WORK TO BE COMPLETED »
Return exactly the lines that run from the one containing "Is [42,80] further" to the end of the entries, with both ends included.

Excerpts of spatial question data

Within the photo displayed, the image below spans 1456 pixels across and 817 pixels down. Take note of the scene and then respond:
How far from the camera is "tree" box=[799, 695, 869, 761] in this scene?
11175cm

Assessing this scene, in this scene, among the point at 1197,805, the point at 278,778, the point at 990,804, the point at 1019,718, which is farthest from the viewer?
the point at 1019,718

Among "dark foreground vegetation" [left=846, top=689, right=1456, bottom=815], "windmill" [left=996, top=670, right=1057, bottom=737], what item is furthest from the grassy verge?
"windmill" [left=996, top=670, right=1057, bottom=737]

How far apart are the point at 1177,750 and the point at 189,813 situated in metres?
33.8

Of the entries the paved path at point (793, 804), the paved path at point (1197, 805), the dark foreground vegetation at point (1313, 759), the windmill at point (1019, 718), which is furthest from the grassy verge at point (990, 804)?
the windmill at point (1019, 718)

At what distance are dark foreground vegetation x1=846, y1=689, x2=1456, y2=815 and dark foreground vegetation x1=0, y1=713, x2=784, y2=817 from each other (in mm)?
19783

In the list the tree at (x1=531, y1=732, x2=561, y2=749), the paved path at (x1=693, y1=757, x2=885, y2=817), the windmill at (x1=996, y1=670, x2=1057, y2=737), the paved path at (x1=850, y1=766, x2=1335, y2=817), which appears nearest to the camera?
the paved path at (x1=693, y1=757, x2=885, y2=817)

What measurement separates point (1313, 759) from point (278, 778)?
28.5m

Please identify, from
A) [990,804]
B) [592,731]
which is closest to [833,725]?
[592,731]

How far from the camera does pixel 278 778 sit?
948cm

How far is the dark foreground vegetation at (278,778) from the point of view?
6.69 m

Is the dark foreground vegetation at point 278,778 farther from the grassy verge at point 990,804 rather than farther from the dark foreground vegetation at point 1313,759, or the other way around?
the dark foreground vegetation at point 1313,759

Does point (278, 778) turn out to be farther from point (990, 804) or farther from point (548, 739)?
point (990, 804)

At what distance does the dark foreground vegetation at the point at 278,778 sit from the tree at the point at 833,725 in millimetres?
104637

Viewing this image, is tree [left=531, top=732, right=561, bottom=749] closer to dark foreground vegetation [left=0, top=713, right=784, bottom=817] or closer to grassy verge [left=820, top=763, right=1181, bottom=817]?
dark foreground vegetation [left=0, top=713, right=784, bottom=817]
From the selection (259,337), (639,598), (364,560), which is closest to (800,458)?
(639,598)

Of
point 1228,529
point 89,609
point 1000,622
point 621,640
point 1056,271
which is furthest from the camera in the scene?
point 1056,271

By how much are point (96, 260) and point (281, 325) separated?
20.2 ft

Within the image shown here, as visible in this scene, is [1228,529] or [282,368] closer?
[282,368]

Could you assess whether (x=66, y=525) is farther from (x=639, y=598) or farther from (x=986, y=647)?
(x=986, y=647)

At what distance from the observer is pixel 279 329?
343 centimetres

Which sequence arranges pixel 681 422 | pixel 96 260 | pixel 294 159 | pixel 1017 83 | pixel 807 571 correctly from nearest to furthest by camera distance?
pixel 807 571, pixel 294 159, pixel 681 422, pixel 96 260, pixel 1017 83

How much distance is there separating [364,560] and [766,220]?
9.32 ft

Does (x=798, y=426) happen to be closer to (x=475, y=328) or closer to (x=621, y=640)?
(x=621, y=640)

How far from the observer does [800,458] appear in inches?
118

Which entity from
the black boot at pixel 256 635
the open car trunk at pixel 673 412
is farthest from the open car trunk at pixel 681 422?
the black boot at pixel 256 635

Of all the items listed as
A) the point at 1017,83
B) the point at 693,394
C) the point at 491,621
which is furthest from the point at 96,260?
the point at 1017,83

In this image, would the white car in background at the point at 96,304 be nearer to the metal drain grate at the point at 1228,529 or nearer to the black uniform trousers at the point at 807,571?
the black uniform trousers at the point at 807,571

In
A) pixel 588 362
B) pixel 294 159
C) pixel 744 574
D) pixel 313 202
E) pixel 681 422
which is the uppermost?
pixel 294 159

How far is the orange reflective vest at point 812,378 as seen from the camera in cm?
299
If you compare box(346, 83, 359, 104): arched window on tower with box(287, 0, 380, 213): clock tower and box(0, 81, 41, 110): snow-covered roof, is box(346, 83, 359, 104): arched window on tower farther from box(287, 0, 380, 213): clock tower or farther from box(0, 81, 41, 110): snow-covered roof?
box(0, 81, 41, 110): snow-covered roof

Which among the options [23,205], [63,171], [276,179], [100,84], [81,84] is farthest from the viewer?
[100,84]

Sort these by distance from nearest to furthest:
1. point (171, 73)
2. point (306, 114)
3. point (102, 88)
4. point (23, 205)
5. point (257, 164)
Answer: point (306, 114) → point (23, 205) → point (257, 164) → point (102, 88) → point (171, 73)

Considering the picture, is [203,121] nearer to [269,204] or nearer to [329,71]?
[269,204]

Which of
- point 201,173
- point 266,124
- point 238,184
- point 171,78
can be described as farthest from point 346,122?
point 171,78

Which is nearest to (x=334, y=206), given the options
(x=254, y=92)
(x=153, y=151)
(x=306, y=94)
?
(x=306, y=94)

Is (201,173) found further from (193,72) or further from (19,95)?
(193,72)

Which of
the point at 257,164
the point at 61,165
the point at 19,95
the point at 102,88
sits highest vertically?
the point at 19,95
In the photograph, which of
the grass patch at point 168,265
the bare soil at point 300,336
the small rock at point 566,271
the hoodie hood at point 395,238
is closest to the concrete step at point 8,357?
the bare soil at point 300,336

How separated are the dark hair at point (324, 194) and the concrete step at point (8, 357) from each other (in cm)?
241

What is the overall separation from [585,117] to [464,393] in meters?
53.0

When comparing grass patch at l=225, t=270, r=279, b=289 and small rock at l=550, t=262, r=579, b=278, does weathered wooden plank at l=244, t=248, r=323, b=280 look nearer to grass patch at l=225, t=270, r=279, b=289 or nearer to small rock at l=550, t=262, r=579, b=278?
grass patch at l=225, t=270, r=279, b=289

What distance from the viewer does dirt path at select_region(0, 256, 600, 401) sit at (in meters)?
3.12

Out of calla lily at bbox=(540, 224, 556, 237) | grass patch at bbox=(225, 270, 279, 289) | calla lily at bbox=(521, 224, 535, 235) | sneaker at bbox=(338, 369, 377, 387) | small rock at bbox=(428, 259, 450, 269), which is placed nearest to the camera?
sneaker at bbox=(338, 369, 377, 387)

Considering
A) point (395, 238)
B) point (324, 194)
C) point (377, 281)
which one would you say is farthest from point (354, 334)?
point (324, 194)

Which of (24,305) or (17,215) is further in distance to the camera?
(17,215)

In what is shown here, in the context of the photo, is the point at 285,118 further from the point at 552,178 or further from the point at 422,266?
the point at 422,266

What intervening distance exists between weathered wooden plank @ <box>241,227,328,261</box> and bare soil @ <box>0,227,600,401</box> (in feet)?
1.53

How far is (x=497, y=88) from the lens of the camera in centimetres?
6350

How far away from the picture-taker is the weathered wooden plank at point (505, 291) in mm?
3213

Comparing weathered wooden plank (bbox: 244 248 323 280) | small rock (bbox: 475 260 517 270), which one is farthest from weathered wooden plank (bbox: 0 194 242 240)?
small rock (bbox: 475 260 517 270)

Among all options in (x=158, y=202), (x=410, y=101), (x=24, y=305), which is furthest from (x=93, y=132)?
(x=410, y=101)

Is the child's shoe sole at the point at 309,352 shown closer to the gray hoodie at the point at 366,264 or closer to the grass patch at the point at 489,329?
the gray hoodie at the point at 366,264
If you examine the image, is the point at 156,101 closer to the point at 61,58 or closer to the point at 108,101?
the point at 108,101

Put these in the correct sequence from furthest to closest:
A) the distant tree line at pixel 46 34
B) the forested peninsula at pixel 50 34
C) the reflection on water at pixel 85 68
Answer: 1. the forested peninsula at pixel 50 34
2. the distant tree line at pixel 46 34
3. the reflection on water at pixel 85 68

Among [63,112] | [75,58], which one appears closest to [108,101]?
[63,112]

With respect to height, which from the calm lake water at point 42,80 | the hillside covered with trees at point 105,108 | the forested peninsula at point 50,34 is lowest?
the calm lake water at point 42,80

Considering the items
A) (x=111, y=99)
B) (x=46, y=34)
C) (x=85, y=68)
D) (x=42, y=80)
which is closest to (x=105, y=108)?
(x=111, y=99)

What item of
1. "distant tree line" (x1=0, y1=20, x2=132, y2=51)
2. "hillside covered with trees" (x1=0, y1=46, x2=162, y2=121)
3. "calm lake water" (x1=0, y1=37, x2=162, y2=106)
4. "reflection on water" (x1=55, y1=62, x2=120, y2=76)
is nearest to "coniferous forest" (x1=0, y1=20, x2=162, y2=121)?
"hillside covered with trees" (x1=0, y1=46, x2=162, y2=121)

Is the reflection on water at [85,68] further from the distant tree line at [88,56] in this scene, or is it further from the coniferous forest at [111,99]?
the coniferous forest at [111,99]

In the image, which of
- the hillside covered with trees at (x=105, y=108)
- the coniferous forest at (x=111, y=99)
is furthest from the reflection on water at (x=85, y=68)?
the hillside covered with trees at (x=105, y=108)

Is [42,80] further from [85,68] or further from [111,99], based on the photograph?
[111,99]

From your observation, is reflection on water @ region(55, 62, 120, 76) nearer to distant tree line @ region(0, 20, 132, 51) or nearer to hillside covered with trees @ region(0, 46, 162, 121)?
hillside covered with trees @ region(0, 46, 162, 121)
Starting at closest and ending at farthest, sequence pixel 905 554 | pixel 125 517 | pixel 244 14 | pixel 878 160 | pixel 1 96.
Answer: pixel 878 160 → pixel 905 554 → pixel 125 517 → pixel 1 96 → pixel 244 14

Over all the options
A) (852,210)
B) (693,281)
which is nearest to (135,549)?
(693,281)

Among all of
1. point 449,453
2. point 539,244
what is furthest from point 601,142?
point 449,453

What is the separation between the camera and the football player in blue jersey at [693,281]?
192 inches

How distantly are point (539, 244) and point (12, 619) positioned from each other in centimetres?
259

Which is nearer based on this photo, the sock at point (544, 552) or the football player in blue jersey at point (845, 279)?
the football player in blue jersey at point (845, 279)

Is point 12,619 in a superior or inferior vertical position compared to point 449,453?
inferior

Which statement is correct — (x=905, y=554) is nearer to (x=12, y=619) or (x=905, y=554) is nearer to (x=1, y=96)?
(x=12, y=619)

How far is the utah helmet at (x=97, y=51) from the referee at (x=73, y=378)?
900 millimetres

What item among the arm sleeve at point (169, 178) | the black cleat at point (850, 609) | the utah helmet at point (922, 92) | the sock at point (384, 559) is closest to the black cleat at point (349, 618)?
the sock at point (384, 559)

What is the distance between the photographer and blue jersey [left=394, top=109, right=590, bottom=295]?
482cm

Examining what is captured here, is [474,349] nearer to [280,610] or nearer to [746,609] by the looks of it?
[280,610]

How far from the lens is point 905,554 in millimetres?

ANSWER TO THE TASK »
Is [42,80] further from [85,68] or further from [111,99], based on the photograph?
[111,99]

From your observation, is reflection on water @ region(55, 62, 120, 76) nearer to distant tree line @ region(0, 20, 132, 51) or nearer to hillside covered with trees @ region(0, 46, 162, 121)?
hillside covered with trees @ region(0, 46, 162, 121)
Starting at closest and ending at farthest, sequence pixel 905 554 | pixel 125 517 | pixel 244 14 | pixel 878 160 | pixel 1 96.
Answer: pixel 878 160 → pixel 905 554 → pixel 125 517 → pixel 1 96 → pixel 244 14

Over all the options
A) (852,210)
B) (693,281)
which is nearest to (135,549)?
(693,281)

Among all of
1. point 449,453
2. point 539,244
what is furthest from point 601,142?
point 449,453

What is the separation between the camera and the football player in blue jersey at [693,281]?
192 inches

How distantly are point (539, 244) and point (12, 619) positioned from each other in centimetres?
259

Which is nearer based on this photo, the sock at point (544, 552) or the football player in blue jersey at point (845, 279)?
the football player in blue jersey at point (845, 279)

Is point 12,619 in a superior or inferior vertical position compared to point 449,453?
inferior

Which statement is correct — (x=905, y=554) is nearer to (x=12, y=619) or (x=905, y=554) is nearer to (x=1, y=96)?
(x=12, y=619)

How far is the utah helmet at (x=97, y=51) from the referee at (x=73, y=378)?
900 millimetres

What item among the arm sleeve at point (169, 178) | the black cleat at point (850, 609) | the utah helmet at point (922, 92) | the sock at point (384, 559) is closest to the black cleat at point (349, 618)?
the sock at point (384, 559)

What is the distance between the photographer and blue jersey [left=394, top=109, right=590, bottom=295]?
482cm

Examining what is captured here, is [474,349] nearer to [280,610] or nearer to [746,609] by the looks of it?
[280,610]

How far from the lens is point 905,554 in millimetres?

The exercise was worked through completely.